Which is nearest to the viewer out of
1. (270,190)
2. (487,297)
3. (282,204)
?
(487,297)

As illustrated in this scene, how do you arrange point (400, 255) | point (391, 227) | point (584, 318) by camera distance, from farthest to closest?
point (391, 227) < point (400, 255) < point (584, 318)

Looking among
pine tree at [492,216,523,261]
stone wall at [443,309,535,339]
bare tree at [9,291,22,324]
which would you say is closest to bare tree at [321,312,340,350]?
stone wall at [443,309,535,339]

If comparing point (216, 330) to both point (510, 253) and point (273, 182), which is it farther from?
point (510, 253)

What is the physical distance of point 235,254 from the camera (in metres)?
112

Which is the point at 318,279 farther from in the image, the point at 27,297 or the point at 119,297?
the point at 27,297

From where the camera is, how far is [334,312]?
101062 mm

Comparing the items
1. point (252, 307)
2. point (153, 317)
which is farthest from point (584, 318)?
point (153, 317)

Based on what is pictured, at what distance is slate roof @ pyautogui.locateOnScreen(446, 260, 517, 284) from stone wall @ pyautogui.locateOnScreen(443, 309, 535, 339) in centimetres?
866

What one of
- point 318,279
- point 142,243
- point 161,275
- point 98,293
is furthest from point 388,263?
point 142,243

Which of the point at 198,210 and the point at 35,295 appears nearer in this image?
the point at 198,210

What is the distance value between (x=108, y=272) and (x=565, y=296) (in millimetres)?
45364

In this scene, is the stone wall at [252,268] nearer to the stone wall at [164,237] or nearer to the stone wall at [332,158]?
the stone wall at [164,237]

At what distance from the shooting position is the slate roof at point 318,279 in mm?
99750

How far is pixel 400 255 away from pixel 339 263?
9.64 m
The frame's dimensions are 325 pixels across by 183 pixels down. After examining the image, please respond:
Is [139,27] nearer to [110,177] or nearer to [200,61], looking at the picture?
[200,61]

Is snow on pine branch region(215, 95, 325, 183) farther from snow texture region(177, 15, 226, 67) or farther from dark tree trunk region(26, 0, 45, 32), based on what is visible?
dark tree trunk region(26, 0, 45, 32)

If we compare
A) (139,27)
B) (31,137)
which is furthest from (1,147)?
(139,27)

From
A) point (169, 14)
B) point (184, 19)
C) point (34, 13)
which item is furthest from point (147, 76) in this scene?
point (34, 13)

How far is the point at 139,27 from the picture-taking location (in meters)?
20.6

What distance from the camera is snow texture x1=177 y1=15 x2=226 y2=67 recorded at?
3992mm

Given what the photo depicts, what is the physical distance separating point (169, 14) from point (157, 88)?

_Your goal_
Rewrite every item above, substituting "tiled roof" for each occurrence of "slate roof" and leaving everything else unchanged.

_Response below_
Which is nearest to the viewer out of
1. (270,190)
2. (487,297)
3. (282,204)
?
(487,297)

As illustrated in this scene, how do you arrange point (400, 255) | point (391, 227) | point (584, 318) by camera distance, from farthest to closest?
point (391, 227) < point (400, 255) < point (584, 318)

Looking among
pine tree at [492,216,523,261]
stone wall at [443,309,535,339]
bare tree at [9,291,22,324]
which would you say is closest to bare tree at [321,312,340,350]?
stone wall at [443,309,535,339]

If comparing point (216, 330) to both point (510, 253) and point (273, 182), which is it farther from?
point (510, 253)

What is the physical distance of point 235,254 from the camera (in metres)?
112

Which is the point at 318,279 farther from in the image, the point at 27,297 or the point at 119,297?
the point at 27,297

From where the camera is, how far is [334,312]?
101062 mm

Comparing the items
1. point (252, 307)
2. point (153, 317)
which is farthest from point (584, 318)?
point (153, 317)

Based on what is pictured, at what distance is tiled roof @ pyautogui.locateOnScreen(446, 260, 517, 284) from stone wall @ pyautogui.locateOnScreen(443, 309, 535, 339) in centimetres?
866

What one of
- point 318,279
- point 142,243
- point 161,275
- point 98,293
is furthest from point 388,263?
point 142,243

Which of the point at 198,210 and the point at 35,295 appears nearer in this image?
the point at 198,210

What is the distance value between (x=108, y=272) and (x=565, y=296) (in millimetres)?
45364

In this scene, is the stone wall at [252,268] nearer to the stone wall at [164,237] or nearer to the stone wall at [332,158]?
the stone wall at [164,237]

At what distance from the shooting position is the tiled roof at point 318,279 in mm?
99750

How far is pixel 400 255 away from pixel 339 263?
9.64 m
The frame's dimensions are 325 pixels across by 183 pixels down. After examining the image, please respond:
Is [139,27] nearer to [110,177] or nearer to [200,61], looking at the picture?
[200,61]

Is snow on pine branch region(215, 95, 325, 183) farther from snow texture region(177, 15, 226, 67) or farther from dark tree trunk region(26, 0, 45, 32), based on what is visible?
dark tree trunk region(26, 0, 45, 32)

If we compare
A) (139,27)
B) (31,137)
which is furthest from (1,147)?
(139,27)

From
A) point (169, 14)
B) point (184, 19)
C) point (34, 13)
which item is furthest from point (147, 76) in this scene?
point (34, 13)

How far is the point at 139,27 from the picture-taking location (in meters)?
20.6

What distance from the camera is snow texture x1=177 y1=15 x2=226 y2=67 recorded at?
3992mm

Given what the photo depicts, what is the physical distance separating point (169, 14) from point (157, 88)?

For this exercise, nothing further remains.